**How to complete this task:** Restate the whole listing below word for word and keep the images out.

**The data:**
=== Section Start ===
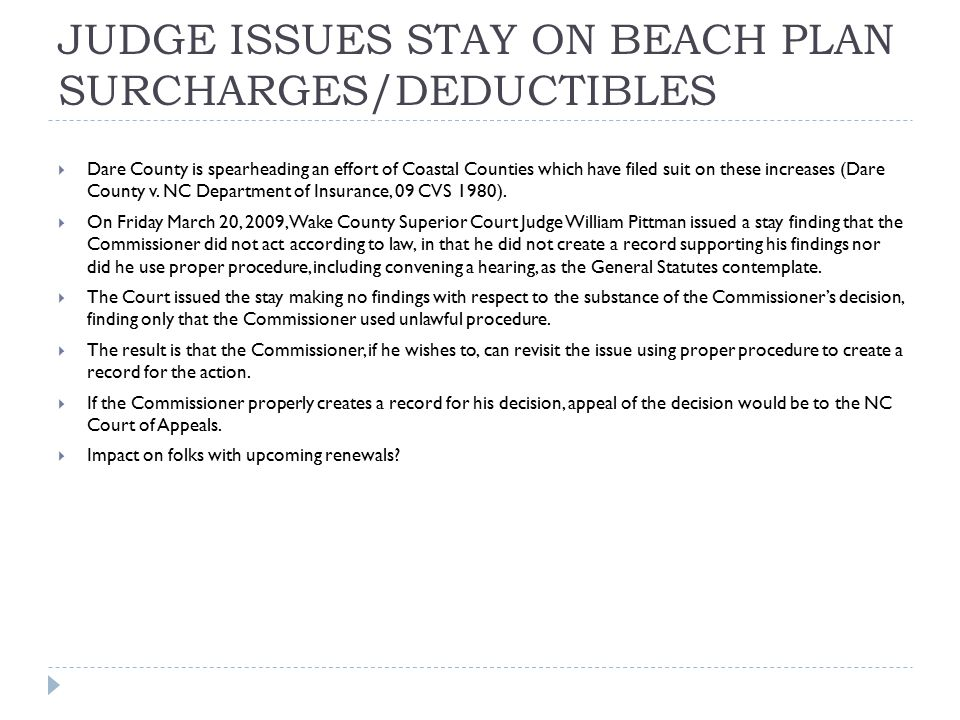 JUDGE ISSUES STAY ON BEACH PLAN SURCHARGES/DEDUCTIBLES  Dare County is spearheading an effort of Coastal Counties which have filed suit on these increases (Dare County v.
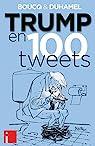 Trump en 100 tweets par Boucq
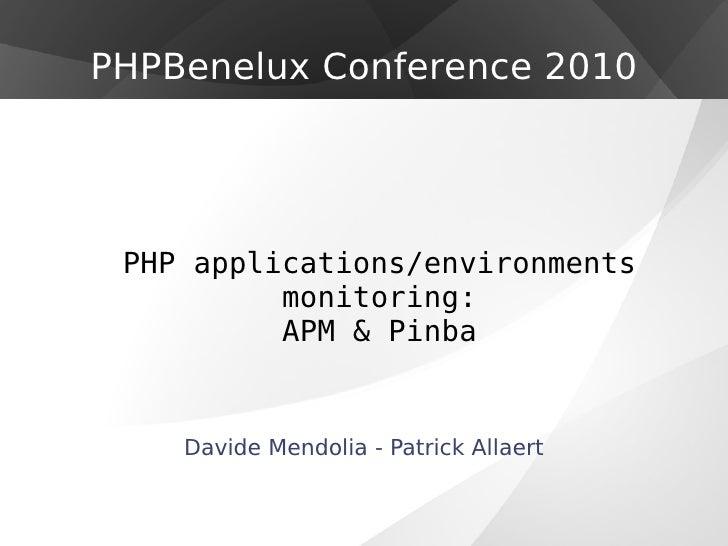 PHP applications/environments monitoring: APM & Pinba DavideMendolia - PatrickAllaert PHPBenelux Conference 2010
=== Section End ===
**Solution:**
 JUDGE ISSUES STAY ON BEACH PLAN SURCHARGES/DEDUCTIBLES  Dare County is spearheading an effort of Coastal Counties which have filed suit on these increases (Dare County v.
 Trump en 100 tweets par Boucq
 PHP applications/environments monitoring: APM & Pinba DavideMendolia - PatrickAllaert PHPBenelux Conference 2010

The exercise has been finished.